Micah Adler and I wrote an early paper on how to compress the Web graph . This paper intoduces the idea of using references to compress in this context, which is now used in many related works. I have also considered how to sample pages uniformly from the Web graph, using random walks on the Web.
The Internet is full of power laws. A historical survey that I wrote about power laws helps explains why, and points out that a great deal was known abougt power laws before computer scientists became interested in them. My own work in power laws includes a paper providing a model that explains the power law behavior of file sizes. Also, I have written a paper analyzing power law behavior in the model where monkeys type randomly correcting a confusion about the distribution in the literature. Anyone who enjoys monkeys should really read this paper. My most recent endeavor in this area has been to consider how to combine rankings from independent sources into a global ranking, which has applications to search and meta-search. I was introduced to this area by my esteemed collaborator Cynthia Dwork (Microsoft Research, San Jose). We should have a draft up shortly of our latest results.
Our work also led to analyses for low-density parity-check codes over the binary symmetric error channel. We developed the martingale-based argument for showing that the performance of randomly chosen LDPCs are concentrated around its expectation. Richardson and Urbanke later developed density evolution, leading to low-density parity-check codes that provably come very, very close to the Shannon capacity for basic channels.
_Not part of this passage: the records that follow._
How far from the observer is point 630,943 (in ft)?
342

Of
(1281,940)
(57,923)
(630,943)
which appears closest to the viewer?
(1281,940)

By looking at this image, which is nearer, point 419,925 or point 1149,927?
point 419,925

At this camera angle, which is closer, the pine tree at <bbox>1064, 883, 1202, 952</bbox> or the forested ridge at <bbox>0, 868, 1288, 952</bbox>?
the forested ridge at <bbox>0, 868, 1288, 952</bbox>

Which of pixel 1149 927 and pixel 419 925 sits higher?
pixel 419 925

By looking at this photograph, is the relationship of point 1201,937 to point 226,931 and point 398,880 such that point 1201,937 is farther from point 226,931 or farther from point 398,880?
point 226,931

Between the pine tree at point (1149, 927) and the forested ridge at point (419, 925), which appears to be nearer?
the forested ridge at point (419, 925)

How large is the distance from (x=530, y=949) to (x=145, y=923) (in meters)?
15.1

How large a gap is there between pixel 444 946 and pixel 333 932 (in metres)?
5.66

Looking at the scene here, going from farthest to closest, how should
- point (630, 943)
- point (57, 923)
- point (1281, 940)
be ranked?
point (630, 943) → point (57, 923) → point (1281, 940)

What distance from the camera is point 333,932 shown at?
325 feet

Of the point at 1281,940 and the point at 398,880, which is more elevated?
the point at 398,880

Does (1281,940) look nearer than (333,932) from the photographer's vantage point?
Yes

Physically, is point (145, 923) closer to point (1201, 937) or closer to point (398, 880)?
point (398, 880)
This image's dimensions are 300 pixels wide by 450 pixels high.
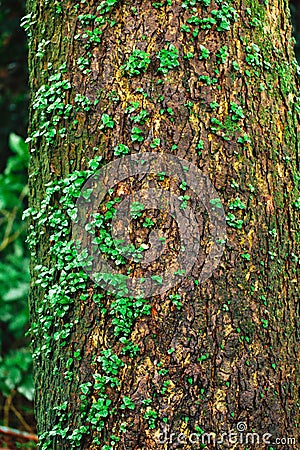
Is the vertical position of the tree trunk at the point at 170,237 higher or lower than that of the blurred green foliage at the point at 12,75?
lower

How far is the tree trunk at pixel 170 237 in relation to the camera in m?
1.91

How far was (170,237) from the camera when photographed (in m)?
1.94

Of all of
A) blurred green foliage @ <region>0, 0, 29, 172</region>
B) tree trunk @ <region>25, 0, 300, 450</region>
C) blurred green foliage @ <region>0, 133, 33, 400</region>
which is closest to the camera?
tree trunk @ <region>25, 0, 300, 450</region>

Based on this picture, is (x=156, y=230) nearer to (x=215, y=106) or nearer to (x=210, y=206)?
(x=210, y=206)

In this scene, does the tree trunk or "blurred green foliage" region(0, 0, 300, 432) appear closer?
the tree trunk

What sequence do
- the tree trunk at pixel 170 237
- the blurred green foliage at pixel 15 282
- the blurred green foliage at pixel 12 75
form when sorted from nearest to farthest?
1. the tree trunk at pixel 170 237
2. the blurred green foliage at pixel 15 282
3. the blurred green foliage at pixel 12 75

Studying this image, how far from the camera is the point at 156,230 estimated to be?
6.39ft

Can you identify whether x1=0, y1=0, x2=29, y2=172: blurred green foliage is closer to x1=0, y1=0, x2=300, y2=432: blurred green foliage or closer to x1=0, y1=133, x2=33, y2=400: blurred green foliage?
x1=0, y1=0, x2=300, y2=432: blurred green foliage

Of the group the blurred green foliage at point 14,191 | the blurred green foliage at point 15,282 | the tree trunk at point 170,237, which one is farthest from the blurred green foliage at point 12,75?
the tree trunk at point 170,237

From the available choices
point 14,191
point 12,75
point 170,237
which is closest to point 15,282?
point 14,191

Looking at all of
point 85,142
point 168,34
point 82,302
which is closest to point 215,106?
point 168,34

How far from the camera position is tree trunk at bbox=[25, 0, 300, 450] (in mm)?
1914

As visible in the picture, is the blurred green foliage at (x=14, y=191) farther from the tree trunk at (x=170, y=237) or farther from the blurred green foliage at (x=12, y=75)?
the tree trunk at (x=170, y=237)

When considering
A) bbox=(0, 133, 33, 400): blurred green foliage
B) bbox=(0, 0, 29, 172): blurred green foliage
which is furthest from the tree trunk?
bbox=(0, 0, 29, 172): blurred green foliage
For this work, the six of us shared the 2002 IEEE Information Theory Society Paper Award.
My latest coding theory work includes extending these ideas to more complex channels with memory. I also introduced a new low-density parity-check code variation called Verification Codes that combine the benefits of the error and erasure codes developed previously. Finally, I have become interested in deletion channels, which do not seem to be well understood. There are variations of Verification Codes for deletion channels.
My primary contribution was to apply the technique of using limiting differential equations to study this and related load balancing problems. This technique proves useful for studying queueing variants: jobs come in as a Poisson process, and must choose service at one of n queues. Having each job choose the shortest queue is best, but requires centralization. Having each job choose the shortest of two randomly chosen queues performs extremely well, much better than just choosing a queue randomly. I applied differential equations to study this problem as well as many other variations.
One very interesting variation is the case where the load information obtained at the queues is stale information. Using the analysis techniques above, I showed that "herd behavior" can occur: incoming jobs can herd at a small number of apparently less-loaded queues before the load information is properly updated, causing oscillatory and inefficient loads. This behavior has in fact been seen in many real systems. Using the power of two choices can greatly mitigate this behavior.
Also on the practical side, Andrei Broder and I wrote a paper showing how to use the power of two choices to improve hash table lookups in IP routers. John Byers, Jeff Considine, and I showed how the power of two choices can be used in peer-to-peer networks such as Chord, and in other situations governed by an underlying geometry.
Encoded data allows one to do all kinds of interesting things, including download from multiple sites in parallel transparently. John Byers and I further extended this idea in our SIGCOMM 2002 paper, which explains how to use codes and Bloom filters to achieve informed content delivery across adaptive overlay networks.
Interactive, or human-in-the-loop, optimization systems leverage people's abilities in areas in which they outperform computers, such as visual and strategic thinking. Users can steer interactive optimization systems towards solutions which satisfy real-world constraints. Furthermore, people can better understand, justify, and modify solutions if they have participated in their construction.
The Human-Guided Search (HuGS) framework and Java toolkit we have developed allows rapid development of interactive optimization systems. The framework and code include visual metaphors for focusing and constraining optimization algorithms. The user can select from different algorithms, including a human-guidable version of a powerful heuristic, called tabu search. We have developed a wide variety of applications with the HuGS toolkit, including interactive systems to solve scheduling, vehicle routing, layout, and protein-folding problems. The HuGS system is described in a AAAI paper. Other specific papers resulting from this work cover protein folding and 2D strip packing.
For example, one problem that came up in class is the following: if I give you a collection of (ASCII text) files, it is easy to derive the optimal Huffman code for those files. Suppose instead that I allow you to make two distinct Huffman codes, and you can use the best of the pair on each file. How do you minimize the total compressed size of the collection? This problem comes up often in practice, but its complexity had apparently not been considered. I proved this problem was NP-hard.
Inspired by a paper co-written by my advisor, Alistair Sinclair, I worked on some problems on average case analysis of randomized bin packing. Susanne Albers and I showed that First Fit is unstable on an interesting distribution; Claire Kenyon and I showed that Best Fit is unstable on an interesting class of skewed distributions, making progress on a long-standing open question.
I think stochastic dominance is under-utilized in computer science. I have written papers on finding bounds for routing schemes, optimizing information aggregation schemes, and planning in transportation networks that use methods from the theory stochastic dominance.